# Can't set my Aperture to lowest setting.



## rfosness88 (Feb 24, 2009)

on my Canon 40D I have a Canon EF-S 18-55mm 1:3.5-5.6 lens. So shouldnt I be able to set my aperture to 3.5? It will only go down to 4.0. I tried Manual(M) and Aperture Priority(AV).

Thanks


----------



## Mgw189 (Feb 24, 2009)

3.5 is the widest your aperture will get when it is at the widest possible angle.  As you zoom out the lenses aperture closes down to the 5.6.  The aperture never changes really.


----------



## Samanax (Feb 24, 2009)

rfosness88 said:


> on my Canon 40D I have a Canon EF-S 18-55mm 1:3.5-5.6 lens. So shouldnt I be able to set my aperture to 3.5? It will only go down to 4.0. I tried Manual(M) and Aperture Priority(AV).

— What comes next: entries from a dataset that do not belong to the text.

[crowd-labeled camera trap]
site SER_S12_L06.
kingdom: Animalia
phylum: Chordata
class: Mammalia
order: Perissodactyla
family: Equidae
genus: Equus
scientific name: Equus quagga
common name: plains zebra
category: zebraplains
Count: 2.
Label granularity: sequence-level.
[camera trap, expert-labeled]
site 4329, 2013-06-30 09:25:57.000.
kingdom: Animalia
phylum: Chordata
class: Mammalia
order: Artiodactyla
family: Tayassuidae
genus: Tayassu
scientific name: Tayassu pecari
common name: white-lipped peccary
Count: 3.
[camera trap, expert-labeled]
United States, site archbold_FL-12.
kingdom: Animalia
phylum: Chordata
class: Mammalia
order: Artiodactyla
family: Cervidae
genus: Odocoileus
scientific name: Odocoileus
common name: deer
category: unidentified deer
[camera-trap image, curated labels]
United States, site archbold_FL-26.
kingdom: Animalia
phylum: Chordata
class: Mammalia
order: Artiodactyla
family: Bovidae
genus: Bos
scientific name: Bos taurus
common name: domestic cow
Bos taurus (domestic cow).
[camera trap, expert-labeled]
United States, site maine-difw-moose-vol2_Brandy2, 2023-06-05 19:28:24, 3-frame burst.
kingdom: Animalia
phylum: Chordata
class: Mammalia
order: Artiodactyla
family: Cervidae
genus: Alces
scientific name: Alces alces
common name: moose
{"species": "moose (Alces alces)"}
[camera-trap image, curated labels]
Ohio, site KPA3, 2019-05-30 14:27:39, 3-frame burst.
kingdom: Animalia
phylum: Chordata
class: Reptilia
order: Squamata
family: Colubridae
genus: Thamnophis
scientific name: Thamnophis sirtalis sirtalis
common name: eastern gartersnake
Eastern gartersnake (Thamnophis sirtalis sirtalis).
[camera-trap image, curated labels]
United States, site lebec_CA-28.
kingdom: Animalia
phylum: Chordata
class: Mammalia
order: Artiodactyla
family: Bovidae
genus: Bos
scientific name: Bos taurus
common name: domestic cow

That's a variable aperture lens. Depending on the focal length the lens is at, it will be f/3.5 at 18mm and as you zoom out the maximum aperture will change until you're zoomed out to 55mm and f/5.6. 

If it'll only do f/4.0 then the lens is zoomed out from 18mm a bit.


----------



## rfosness88 (Feb 24, 2009)

awesome thanks guys


----------



## AlexColeman (Feb 24, 2009)

Yeah, zoom out all the way and try again.


----------